Researchers at the University of East Anglia (UEA) and the John Innes Centre (JIC) have discovered a new antibiotic which could be used to help fight MRSA.
The researchers discovered the antibiotic from bacteria found on the African fungus-growing plant-ant Tetraponera penzigi. The new species of bacterium was named Streptomyces formicae, with the antibiotics being given the name formicamycins, after the Latin word formica, meaning ant.
Importantly the new antibiotic could be used to help fight MRSA and Vancomycin-Resistant Enterococci (VRE), two types of bacteria which are resistant to a number of common antibiotics. Anti-microbial resistance (AMR) is currently highlighted as one of the biggest threats to the global population. If not addressed properly, it’s estimated that by 2050, AMR infections will cause more deaths than cancer.

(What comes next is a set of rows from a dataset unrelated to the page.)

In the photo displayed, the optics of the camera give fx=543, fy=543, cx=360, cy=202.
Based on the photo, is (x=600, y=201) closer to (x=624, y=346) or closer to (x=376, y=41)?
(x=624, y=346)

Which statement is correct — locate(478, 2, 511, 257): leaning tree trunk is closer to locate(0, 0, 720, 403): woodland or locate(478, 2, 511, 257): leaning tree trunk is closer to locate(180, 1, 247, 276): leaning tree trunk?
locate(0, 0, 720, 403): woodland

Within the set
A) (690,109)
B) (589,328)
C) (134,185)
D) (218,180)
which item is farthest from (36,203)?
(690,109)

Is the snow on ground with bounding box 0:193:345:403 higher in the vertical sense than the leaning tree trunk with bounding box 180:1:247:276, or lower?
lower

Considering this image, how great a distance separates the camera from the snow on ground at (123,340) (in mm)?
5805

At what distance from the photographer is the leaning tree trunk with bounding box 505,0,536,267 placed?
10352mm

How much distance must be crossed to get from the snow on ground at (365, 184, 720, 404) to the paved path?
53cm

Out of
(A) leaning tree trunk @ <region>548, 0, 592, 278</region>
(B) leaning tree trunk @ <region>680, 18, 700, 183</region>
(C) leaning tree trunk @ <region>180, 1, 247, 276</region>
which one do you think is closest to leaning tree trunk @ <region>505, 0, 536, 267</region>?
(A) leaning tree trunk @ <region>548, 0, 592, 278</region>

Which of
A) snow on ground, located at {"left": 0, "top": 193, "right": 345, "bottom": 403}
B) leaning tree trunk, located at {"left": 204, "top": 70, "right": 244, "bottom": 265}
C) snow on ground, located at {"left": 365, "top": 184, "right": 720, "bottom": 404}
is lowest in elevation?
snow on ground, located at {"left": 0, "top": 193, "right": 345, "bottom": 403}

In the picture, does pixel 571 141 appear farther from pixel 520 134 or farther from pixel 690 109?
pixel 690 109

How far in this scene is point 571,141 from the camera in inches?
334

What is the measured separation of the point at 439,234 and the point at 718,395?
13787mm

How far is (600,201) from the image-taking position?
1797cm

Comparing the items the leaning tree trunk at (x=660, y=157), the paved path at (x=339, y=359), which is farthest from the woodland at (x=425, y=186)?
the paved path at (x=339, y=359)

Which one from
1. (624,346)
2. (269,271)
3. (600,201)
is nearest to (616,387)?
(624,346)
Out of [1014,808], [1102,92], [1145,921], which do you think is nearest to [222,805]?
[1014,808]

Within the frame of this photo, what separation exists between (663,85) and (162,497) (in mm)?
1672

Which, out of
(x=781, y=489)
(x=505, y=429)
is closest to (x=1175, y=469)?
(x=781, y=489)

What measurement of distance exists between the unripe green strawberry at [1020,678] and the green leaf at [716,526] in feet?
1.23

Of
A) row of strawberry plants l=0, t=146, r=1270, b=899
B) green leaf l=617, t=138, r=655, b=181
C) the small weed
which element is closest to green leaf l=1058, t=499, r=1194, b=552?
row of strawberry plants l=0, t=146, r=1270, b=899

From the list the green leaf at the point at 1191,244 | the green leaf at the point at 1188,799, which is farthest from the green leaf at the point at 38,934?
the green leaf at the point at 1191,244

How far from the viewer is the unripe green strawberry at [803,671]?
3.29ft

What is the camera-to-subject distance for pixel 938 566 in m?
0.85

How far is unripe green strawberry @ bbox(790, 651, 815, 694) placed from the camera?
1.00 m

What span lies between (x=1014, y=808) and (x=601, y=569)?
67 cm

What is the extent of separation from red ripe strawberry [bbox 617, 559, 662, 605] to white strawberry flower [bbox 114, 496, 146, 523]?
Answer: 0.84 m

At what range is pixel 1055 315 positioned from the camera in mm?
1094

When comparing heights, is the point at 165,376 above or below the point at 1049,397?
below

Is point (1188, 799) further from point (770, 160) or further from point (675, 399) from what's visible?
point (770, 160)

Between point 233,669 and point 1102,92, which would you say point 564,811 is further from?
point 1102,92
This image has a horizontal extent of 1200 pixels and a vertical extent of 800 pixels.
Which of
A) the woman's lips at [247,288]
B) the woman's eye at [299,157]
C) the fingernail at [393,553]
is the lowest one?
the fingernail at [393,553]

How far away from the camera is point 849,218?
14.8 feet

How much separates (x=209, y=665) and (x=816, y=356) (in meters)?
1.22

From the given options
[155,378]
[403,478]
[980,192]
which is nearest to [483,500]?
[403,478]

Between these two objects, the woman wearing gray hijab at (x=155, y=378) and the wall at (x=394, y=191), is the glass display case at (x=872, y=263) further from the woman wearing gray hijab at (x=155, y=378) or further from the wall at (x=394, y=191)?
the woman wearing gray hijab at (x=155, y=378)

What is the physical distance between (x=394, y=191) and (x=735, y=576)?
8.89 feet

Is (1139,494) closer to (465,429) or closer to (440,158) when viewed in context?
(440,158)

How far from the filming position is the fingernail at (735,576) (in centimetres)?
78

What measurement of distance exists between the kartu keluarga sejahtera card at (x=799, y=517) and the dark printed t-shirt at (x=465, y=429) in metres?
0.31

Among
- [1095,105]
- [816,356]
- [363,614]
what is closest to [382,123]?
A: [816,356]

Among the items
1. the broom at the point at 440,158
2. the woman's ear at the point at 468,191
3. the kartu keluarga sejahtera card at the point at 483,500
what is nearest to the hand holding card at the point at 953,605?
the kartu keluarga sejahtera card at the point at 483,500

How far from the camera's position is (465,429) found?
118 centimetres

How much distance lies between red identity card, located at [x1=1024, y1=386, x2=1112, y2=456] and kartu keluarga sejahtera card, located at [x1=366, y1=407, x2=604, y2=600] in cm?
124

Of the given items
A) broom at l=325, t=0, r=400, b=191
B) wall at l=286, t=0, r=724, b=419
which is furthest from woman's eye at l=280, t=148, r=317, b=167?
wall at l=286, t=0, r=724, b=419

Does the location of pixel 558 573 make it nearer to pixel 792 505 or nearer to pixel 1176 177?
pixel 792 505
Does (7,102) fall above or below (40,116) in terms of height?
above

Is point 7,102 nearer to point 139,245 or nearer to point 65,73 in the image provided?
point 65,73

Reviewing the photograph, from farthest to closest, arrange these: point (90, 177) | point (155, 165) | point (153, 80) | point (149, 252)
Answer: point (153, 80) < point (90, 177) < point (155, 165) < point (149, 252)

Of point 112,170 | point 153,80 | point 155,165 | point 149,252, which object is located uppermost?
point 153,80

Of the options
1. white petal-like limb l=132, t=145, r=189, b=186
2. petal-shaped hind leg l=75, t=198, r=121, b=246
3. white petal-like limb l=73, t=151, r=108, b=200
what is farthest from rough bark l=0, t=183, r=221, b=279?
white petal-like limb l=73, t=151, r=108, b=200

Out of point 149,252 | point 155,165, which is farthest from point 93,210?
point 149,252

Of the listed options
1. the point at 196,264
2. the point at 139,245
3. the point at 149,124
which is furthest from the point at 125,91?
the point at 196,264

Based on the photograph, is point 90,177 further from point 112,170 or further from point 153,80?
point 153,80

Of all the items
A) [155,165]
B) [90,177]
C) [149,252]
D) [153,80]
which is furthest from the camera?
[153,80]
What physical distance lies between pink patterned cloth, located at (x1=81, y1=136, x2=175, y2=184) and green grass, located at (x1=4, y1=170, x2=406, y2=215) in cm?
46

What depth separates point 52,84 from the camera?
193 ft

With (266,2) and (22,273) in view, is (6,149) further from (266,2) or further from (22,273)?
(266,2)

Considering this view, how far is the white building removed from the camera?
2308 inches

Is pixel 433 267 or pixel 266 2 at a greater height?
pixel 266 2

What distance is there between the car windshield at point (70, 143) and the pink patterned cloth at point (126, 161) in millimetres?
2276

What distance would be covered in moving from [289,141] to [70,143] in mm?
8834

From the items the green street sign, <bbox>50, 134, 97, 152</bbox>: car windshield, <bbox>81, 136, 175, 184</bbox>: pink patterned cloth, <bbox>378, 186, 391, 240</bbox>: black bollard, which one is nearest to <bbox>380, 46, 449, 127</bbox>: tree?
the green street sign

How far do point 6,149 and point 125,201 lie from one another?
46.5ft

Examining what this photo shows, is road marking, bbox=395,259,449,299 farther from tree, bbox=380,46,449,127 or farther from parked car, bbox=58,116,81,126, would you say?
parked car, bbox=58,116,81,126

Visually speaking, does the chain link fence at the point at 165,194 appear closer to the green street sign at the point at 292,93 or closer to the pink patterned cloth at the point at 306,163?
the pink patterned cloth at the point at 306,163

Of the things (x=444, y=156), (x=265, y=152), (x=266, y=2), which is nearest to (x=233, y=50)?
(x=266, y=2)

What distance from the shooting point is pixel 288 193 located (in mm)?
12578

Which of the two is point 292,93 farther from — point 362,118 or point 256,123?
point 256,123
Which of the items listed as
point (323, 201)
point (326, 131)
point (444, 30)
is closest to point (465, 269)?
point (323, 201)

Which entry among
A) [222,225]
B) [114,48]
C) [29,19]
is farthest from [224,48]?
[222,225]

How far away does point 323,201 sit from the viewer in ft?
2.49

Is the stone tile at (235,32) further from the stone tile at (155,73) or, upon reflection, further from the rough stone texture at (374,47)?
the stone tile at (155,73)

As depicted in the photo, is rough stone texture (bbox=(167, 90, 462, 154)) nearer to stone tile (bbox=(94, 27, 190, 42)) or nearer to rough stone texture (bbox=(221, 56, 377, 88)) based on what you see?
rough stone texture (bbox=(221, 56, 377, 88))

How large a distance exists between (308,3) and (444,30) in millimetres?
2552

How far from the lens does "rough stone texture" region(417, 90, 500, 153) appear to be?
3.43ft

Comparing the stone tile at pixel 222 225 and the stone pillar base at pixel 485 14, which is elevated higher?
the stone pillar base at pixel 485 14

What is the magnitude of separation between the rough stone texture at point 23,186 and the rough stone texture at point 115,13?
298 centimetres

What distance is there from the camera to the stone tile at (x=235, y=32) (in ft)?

Prof Barrie Wilkinson from JIC said: “Our findings highlight the importance of searching as-yet under-explored environments, which, when combined with recent advances in genome sequencing and editing, enables the discovery of new species making natural product antibiotics which could prove invaluable in the fight against AMR.”
A large majority of antibiotics currently in use were discovered during the ‘golden age’ of antibiotics discovery , some 40-80 years ago. Now because of widespread misuse of antibiotics, disease-casusing bacteria and fungi have become resistant to one or more antibiotics.
Prof Matt Hutchings from UEA said: “We have been exploring the chemical ecology of protective symbioses formed between antibiotic-producing bacteria and fungus-growing insects to better understand how these associations are formed and explore them as a new source of anti-infective drugs. Kenyan plant-ants live in symbiosis with thorny acacia trees. They live and breed in domatia – which are hollowed out structures which the plant evolved to house them – and grow fungus in them for food. In return, they protect the plants from large herbivores including elephants, which won’t eat plants covered in ants.”